Through this project, I have also isolated genomic and plasmid DNA, and determined the success
of the purification by running agarose gels and assessing concentration and quality though
spectrophotometry. Finally, I learned how a cosmid library is constructed as well as
understanding usage of the robotic colony picker. Through this research experience, I have made
significant strides in my project, and hope to analyze the cosmid library and complete the
plasmid sequence during this next semester. The techniques which I have learned through this
research experience will be useful throughout my life as a scientist, whether in academia or
industry. I am very grateful to have been given this opportunity to improve my laboratory skills,
increase my scientific knowledge and ultimately have fun performing interesting and important
research.
References
Haigler, B. E., G. R. Johnson, W. C. Suen, and J. C. Spain. 1999. Biochemical and genetic
evidence for meta-ring cleavage of 2,4, 5-trihydroxytoluene in Burkholderia sp. strain DNT.
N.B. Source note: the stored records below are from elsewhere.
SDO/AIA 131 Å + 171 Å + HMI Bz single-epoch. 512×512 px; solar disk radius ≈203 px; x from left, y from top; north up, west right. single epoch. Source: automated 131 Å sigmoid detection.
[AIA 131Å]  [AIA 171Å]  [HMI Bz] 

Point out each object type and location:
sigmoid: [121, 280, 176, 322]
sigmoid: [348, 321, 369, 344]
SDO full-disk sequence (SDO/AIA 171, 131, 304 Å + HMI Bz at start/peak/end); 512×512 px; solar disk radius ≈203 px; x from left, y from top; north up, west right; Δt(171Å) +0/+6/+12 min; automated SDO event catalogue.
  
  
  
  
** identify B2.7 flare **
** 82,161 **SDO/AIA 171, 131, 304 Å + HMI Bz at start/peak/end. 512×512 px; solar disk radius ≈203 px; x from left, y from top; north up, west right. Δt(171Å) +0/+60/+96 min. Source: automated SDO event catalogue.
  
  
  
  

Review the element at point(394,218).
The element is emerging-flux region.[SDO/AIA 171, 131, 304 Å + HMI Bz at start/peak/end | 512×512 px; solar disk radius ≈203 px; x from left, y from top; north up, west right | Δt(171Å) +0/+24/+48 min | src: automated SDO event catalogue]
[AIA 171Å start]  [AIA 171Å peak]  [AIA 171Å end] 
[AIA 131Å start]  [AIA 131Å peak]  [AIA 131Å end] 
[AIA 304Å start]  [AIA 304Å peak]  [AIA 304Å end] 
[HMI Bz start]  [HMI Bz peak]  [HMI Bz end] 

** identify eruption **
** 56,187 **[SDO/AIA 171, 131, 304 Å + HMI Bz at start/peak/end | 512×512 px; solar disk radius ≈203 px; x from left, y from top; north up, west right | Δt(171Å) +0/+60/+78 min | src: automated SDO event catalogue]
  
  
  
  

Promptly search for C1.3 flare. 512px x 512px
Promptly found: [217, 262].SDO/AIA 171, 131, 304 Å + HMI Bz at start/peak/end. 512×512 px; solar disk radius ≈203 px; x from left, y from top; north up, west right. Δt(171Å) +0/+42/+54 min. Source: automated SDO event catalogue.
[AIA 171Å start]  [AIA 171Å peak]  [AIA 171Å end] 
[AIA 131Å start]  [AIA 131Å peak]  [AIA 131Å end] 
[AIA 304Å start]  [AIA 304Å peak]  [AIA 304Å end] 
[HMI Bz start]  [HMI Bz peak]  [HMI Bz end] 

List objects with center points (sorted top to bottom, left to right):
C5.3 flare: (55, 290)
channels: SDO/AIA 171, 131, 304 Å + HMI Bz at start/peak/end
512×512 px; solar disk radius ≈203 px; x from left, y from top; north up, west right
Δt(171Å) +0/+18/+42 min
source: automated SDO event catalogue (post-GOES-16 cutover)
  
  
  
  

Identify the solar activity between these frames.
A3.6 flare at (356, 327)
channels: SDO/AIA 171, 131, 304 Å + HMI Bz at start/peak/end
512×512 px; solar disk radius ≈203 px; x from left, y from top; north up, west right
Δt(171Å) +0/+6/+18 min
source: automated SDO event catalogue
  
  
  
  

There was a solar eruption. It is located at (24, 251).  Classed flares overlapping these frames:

J. Bacteriol. 181:965-972.
Haigler, B. E., W. C. Suen, and J. C. Spain. 1996. Purification and sequence analysis of 4methyl-5-nitrocatechol oxygenase from Burkholderia sp. strain DNT. J. Bacteriol. 178:60196024.
Johnson, G. R., R. K. Jain, and J. C. Spain. 2002. Origins of the 2,4-dinitrotoluene pathway. J.
Bacteriol. 184:4219-4232.
Spanggord, R. J., J. C. Spain, S. F. Nishino, and K. E. Mortelmans. 1991. Biodegradation of 2,4dinitrotoluene by a Pseudomonas sp. Appl Environ Microbiol 57:3200-3205.
Suen, W. C., B. E. Haigler, and J. C. Spain. 1996. 2,4-Dinitrotoluene dioxygenase from
Burkholderia sp. strain DNT: similarity to naphthalene dioxygenase. J. Bacteriol. 178:49264934.
Suen, W. C., and J. C. Spain. 1993. Cloning and characterization of Pseudomonas sp. strain DNT
genes for 2,4-dinitrotoluene degradation. J. Bacteriol. 175:1831-1837.